It seems some safety-conscious motorists are stuck between an explosion of air and a hard dashboard. They have to decide between a possibly dangerous air bag and an inadequate seat belt.
Drivers who decide to disconnect their vehicle's air bag because of concern over the device's potential dangers may be left with a seat belt that's not able to protect them effectively.The problem is auto makers changed the design of seat belts when they started installing air bags. The two are supposed to work together, so the seat belt is looser, allowing the occupant to move forward farther before it provides restraint.
If the air bag has been disconnected, the seat belt may allow enough forward movement to put the person in danger from hitting the dashboard or steering wheel.
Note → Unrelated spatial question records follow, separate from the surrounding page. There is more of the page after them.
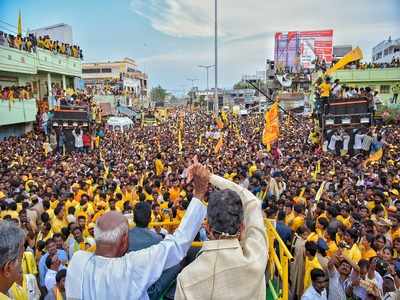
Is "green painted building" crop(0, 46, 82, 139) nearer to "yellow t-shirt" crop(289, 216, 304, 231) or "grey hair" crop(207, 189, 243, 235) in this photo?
"yellow t-shirt" crop(289, 216, 304, 231)

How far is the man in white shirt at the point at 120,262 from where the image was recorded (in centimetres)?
192

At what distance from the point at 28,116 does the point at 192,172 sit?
21.8 metres

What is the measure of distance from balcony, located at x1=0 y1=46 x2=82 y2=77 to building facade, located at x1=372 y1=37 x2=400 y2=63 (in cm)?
3415

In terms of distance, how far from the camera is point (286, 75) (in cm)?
4619

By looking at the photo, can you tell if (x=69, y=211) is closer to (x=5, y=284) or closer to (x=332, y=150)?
(x=5, y=284)

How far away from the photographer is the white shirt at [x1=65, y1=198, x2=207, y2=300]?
1.92m

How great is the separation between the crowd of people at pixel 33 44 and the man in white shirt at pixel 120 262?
21.1 meters

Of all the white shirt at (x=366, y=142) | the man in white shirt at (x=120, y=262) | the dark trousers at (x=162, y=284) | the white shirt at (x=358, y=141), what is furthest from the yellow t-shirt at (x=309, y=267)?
the white shirt at (x=358, y=141)

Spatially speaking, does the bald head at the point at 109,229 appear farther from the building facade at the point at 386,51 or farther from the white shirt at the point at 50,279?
the building facade at the point at 386,51

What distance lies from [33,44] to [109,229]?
80.6ft

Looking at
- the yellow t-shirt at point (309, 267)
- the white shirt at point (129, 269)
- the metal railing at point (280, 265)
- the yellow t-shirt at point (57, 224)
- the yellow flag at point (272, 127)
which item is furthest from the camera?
the yellow flag at point (272, 127)

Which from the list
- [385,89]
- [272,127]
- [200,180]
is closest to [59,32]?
[272,127]

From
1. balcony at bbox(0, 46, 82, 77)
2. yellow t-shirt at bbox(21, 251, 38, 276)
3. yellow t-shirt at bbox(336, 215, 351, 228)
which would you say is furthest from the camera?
balcony at bbox(0, 46, 82, 77)

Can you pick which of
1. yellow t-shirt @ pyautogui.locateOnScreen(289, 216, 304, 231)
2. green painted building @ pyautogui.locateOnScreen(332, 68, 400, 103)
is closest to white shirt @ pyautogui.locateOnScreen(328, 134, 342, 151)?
yellow t-shirt @ pyautogui.locateOnScreen(289, 216, 304, 231)
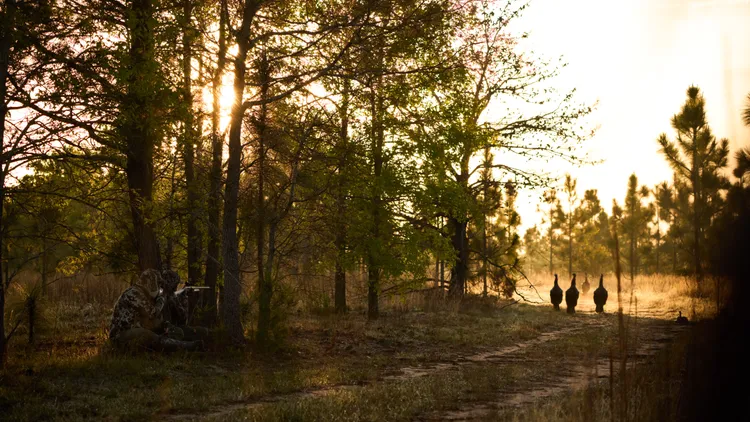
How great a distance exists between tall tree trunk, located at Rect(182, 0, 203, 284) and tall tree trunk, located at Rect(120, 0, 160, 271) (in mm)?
651

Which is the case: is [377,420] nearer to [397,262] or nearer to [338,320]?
[397,262]

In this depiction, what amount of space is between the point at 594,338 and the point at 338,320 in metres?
7.41

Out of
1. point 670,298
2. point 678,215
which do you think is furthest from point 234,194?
point 678,215

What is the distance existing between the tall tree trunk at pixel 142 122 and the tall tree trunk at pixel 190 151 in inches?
25.6

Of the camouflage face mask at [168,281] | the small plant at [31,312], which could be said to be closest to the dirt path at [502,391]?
the camouflage face mask at [168,281]

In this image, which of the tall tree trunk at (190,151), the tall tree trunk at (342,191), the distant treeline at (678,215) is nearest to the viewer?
the distant treeline at (678,215)

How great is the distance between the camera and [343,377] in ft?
35.9

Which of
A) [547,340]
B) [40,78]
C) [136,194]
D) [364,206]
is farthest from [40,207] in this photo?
[547,340]

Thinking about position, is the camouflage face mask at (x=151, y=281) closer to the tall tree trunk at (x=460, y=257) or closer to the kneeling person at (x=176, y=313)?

Some motorists justifiably fear what air bags can do. They have been blamed in the deaths of dozens of children and short adults - mostly women. They deploy with enough force to literally take the head off a small person.
So the federal government and auto makers are recommending always putting children in the back seat to avoid the danger. But adults usually sit in front - either driving the car or as a passenger.
It's incongruous that a device installed to improve safety would be the cause of so many deaths even though federal safety officials estimate air bags have saved countless lives.
Manufacturers of the devices and auto makers have admitted it is possible to make air bags that deploy more slowly and with less force. The expense of changing the design of air bags to make them safer and maintain their effectiveness should not be the first consideration.
Safe transportation of all people who ride in vehicles must be the top priority. Government mandates may be necessary to force auto makers to adjust how air bags operate or how air bags and seat belts work together. If a motorist chooses to disconnect the air bags, that decision should not mean a more dangerous ride.